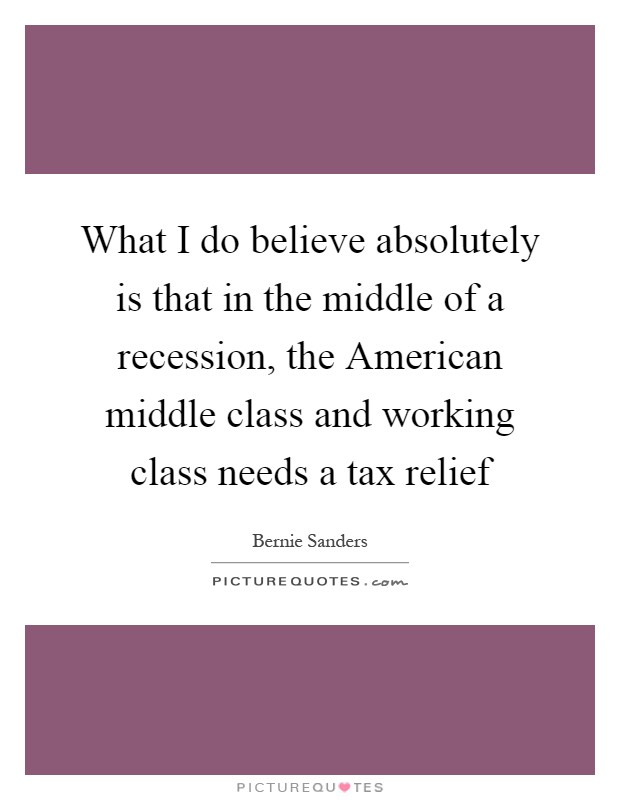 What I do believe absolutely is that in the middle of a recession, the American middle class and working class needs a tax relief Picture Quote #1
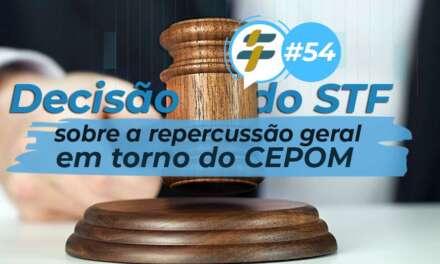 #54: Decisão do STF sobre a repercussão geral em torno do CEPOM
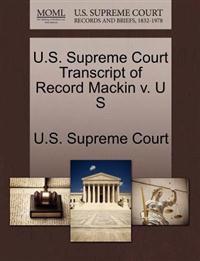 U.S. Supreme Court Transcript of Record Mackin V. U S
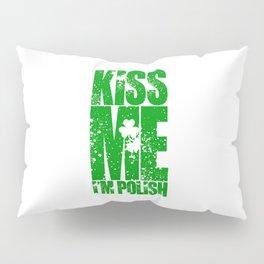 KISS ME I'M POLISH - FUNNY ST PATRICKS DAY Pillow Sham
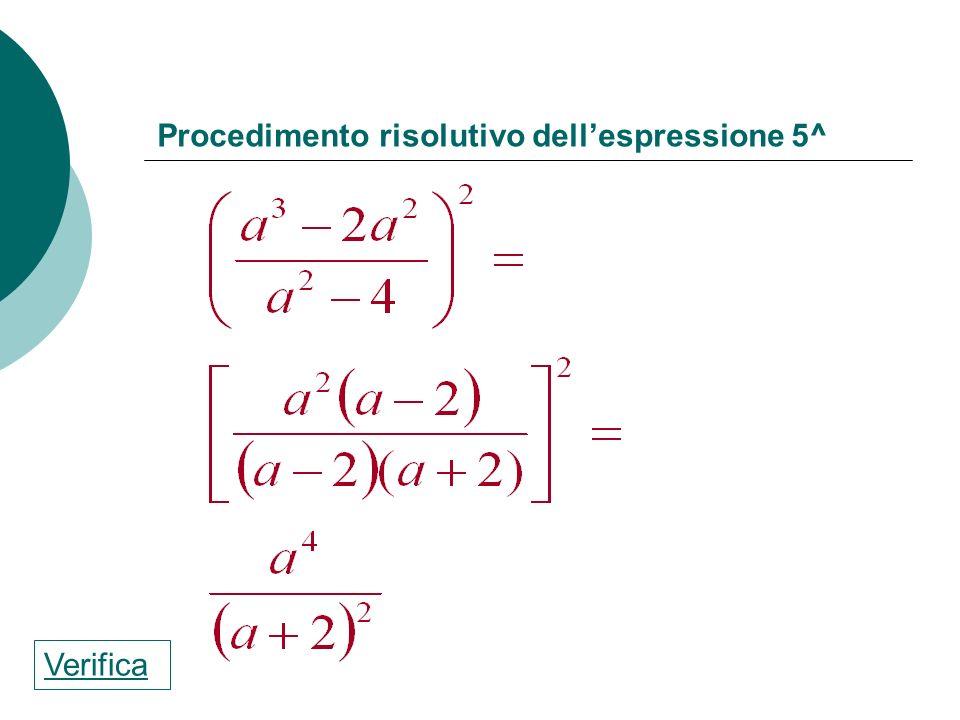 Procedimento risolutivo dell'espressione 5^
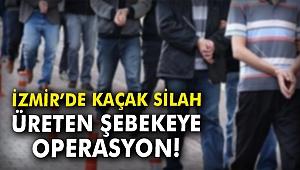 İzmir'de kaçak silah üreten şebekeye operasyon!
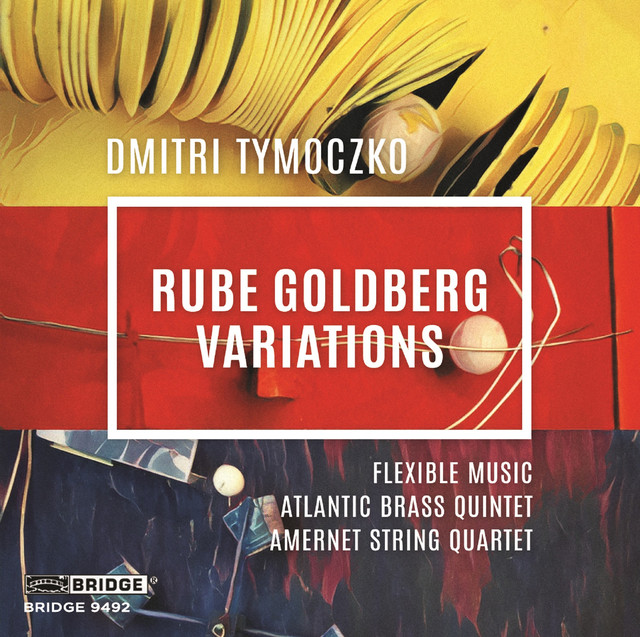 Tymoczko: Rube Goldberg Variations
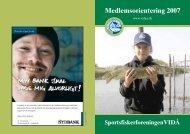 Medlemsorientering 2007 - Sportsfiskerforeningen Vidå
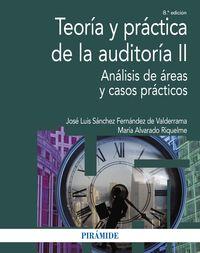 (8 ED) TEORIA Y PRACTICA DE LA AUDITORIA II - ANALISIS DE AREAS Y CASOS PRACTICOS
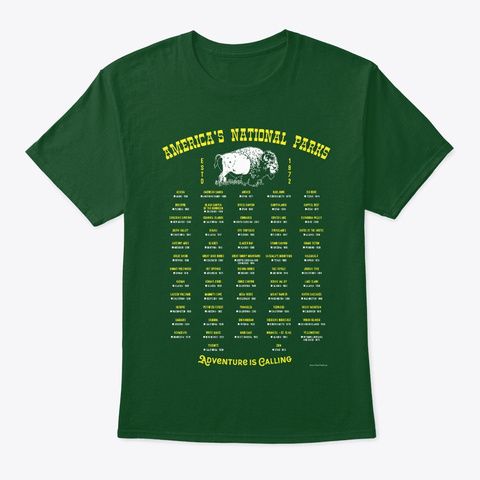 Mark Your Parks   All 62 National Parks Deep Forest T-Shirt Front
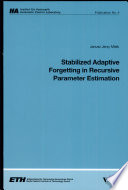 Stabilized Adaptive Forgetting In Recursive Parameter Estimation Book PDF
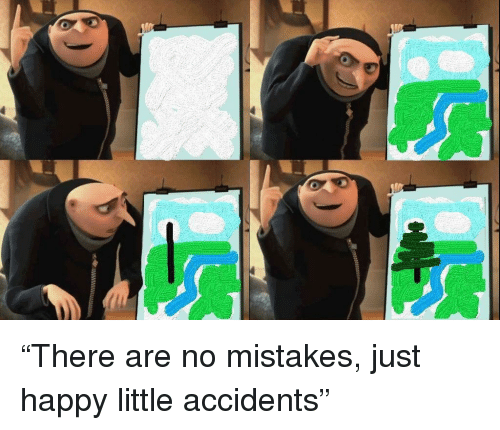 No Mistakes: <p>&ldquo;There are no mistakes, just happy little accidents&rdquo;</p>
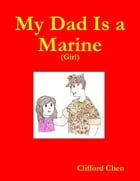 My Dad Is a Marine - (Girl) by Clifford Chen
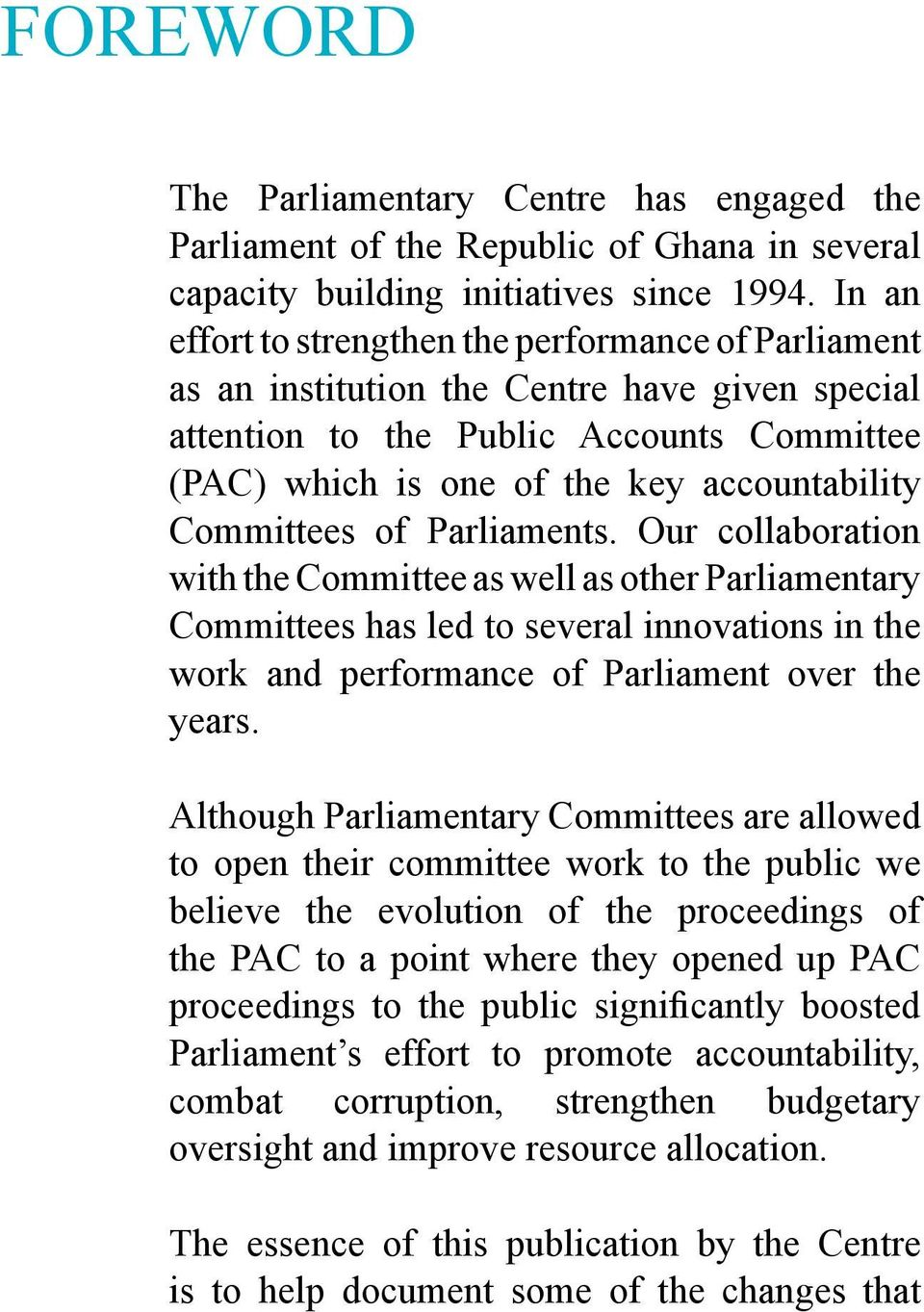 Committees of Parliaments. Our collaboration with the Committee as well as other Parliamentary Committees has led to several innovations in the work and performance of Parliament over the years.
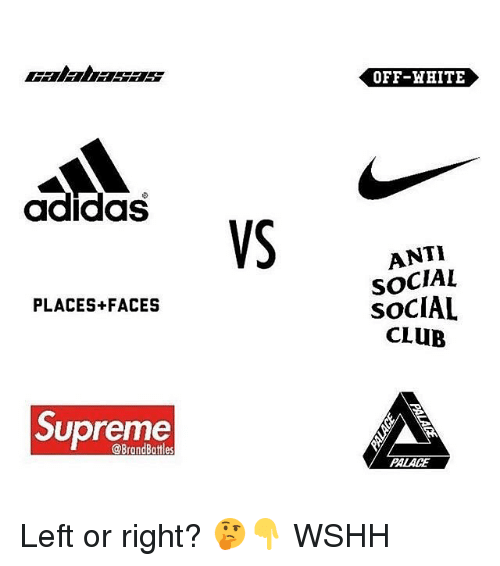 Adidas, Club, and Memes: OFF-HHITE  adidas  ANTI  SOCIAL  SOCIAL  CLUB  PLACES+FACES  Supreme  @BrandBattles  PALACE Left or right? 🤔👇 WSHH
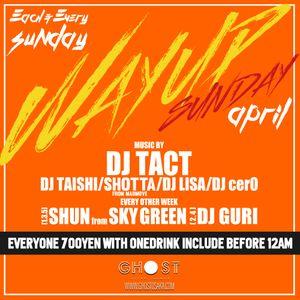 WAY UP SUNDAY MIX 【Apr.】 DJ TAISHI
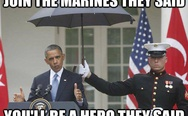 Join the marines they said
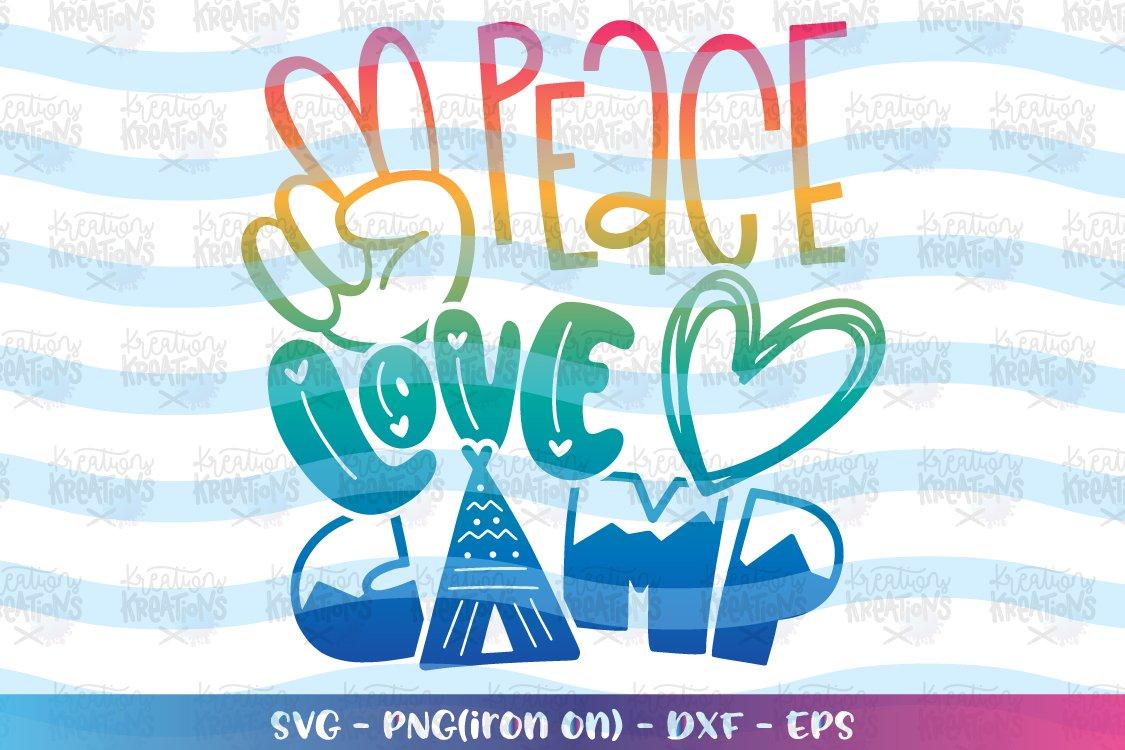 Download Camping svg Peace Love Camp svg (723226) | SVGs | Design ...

Work order
Set down the records above exactly, leaving out pictures.

Solution
 What I do believe absolutely is that in the middle of a recession, the American middle class and working class needs a tax relief Picture Quote #1
 #54: Decisão do STF sobre a repercussão geral em torno do CEPOM
 U.S. Supreme Court Transcript of Record Mackin V. U S
 KISS ME I'M POLISH - FUNNY ST PATRICKS DAY Pillow Sham
 Procedimento risolutivo dell'espressione 5^
 İzmir'de kaçak silah üreten şebekeye operasyon!
 Tymoczko: Rube Goldberg Variations
 Medlemsorientering 2007 - Sportsfiskerforeningen Vidå
 (8 ED) TEORIA Y PRACTICA DE LA AUDITORIA II - ANALISIS DE AREAS Y CASOS PRACTICOS
 Mark Your Parks   All 62 National Parks Deep Forest T-Shirt Front
 Stabilized Adaptive Forgetting In Recursive Parameter Estimation Book PDF
 No Mistakes: <p>&ldquo;There are no mistakes, just happy little accidents&rdquo;</p>
 My Dad Is a Marine - (Girl) by Clifford Chen
 Committees of Parliaments. Our collaboration with the Committee as well as other Parliamentary Committees has led to several innovations in the work and performance of Parliament over the years.
 Adidas, Club, and Memes: OFF-HHITE  adidas  ANTI  SOCIAL  SOCIAL  CLUB  PLACES+FACES  Supreme  @BrandBattles  PALACE Left or right? 🤔👇 WSHH
 WAY UP SUNDAY MIX 【Apr.】 DJ TAISHI
 Join the marines they said
 Download Camping svg Peace Love Camp svg (723226) | SVGs | Design ...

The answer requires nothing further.